Personal information
- Full name: Marlon Javier Ganchozo Santana
- Date of birth: 21 February 1991 (age 35)
- Place of birth: Vinces, Los Ríos, Ecuador
- Position: Defender

Team information
- Current team: Patria

Youth career
- 2006–2008: Alfaro Moreno
- 2009–2010: LDU Quito

Senior career*
- Years: Team / Apps / (Gls)
- 2010–2011: LDU Quito / 56 / (2)
- 2012: Rocafuerte / 4 / (0)
- 2012: Halley / 4 / (0)
- 2013: Patria / 24 / (5)
- 2014: LDU Portoviejo / 33 / (4)
- 2015–2016: Deportivo Quito / 28 / (3)
- 2016: Mushuc Runa / 9 / (0)
- 2017–: Patria / 12 / (0)

International career
- 2010: Ecuador Under-20 / 5 / (0)

= Marlon Ganchozo =

Ecuadorian footballer (born 1991)

Marlon Javier Ganchozo Santana (born 21 February 1991) is an Ecuadorian football defender who plays for Patria.

==Club career==
Marlon Ganchozo began his career at the Alfaro Moreno Academia in Guayaquil.
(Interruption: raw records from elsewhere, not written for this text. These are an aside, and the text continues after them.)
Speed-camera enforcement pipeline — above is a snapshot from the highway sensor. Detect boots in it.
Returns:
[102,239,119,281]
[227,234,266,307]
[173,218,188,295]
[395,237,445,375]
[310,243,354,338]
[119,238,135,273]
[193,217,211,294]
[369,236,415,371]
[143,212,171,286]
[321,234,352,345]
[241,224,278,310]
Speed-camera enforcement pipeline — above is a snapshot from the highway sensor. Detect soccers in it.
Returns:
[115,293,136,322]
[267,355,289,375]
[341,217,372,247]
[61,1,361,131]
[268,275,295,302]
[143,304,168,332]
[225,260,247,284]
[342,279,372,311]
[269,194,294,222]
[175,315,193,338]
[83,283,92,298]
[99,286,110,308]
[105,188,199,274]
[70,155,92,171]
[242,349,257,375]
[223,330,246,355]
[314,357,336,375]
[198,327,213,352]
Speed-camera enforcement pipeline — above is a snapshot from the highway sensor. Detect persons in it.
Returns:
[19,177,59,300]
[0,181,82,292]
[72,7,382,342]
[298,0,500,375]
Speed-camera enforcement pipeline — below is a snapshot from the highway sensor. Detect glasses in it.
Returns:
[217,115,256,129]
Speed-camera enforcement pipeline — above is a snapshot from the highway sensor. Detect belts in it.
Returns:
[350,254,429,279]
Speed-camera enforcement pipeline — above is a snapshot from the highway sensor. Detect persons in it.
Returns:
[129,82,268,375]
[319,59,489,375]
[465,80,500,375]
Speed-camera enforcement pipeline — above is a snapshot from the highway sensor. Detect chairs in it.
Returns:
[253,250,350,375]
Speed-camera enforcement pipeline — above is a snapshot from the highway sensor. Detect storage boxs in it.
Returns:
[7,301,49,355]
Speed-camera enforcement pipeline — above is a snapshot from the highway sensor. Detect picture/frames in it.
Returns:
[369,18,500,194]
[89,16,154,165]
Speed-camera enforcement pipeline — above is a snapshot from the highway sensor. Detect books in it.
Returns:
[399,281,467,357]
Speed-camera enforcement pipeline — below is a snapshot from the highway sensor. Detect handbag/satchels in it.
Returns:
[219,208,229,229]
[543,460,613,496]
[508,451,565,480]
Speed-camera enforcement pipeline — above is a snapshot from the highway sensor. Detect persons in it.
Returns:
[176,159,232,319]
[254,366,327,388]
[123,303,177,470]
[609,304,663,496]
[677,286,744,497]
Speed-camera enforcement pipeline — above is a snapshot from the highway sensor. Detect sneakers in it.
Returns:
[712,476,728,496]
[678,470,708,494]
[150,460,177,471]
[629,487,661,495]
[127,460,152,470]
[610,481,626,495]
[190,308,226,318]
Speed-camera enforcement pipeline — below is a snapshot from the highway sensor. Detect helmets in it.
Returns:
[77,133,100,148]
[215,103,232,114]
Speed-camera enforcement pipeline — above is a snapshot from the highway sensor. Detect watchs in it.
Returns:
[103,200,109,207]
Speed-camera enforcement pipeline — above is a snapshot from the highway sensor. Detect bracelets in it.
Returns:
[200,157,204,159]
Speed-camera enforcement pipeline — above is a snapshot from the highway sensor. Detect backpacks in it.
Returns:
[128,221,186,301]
In 2009, he joined the youth ranks of LDU Quito and appeared in 24 matches for the Under-18 side. His play with the Under-18 side did not go unnoticed by manager Edgardo Bauza and Ganchozo was promoted to the senior side in 2010.

Ganchozo quickly gained the trust of Bauza and earned a starting spot for the club. On 4 April 2010 in a league match played at Estadio Casa Blanca against longtime rival Barcelona which ended in a 0–0 draw, Ganchozo suffered a serious leg injury that sidelined him for two months. Upon recovering from his injury Ganchozo regained the form that made him one of the most promising players in Ecuadorean football. He scored his first goal for Liga on 22 July 2010 in the rematch against Barcelona helping his side to a 2–1 victory. After helping LDU Quito win the Second Stage of the 2010 Serie A, Ganchozo started both legs of the finals against Emelec helping his club to a 2–1 aggregate victory which proclaimed LDU Quito as national champion for the 10th time in its history.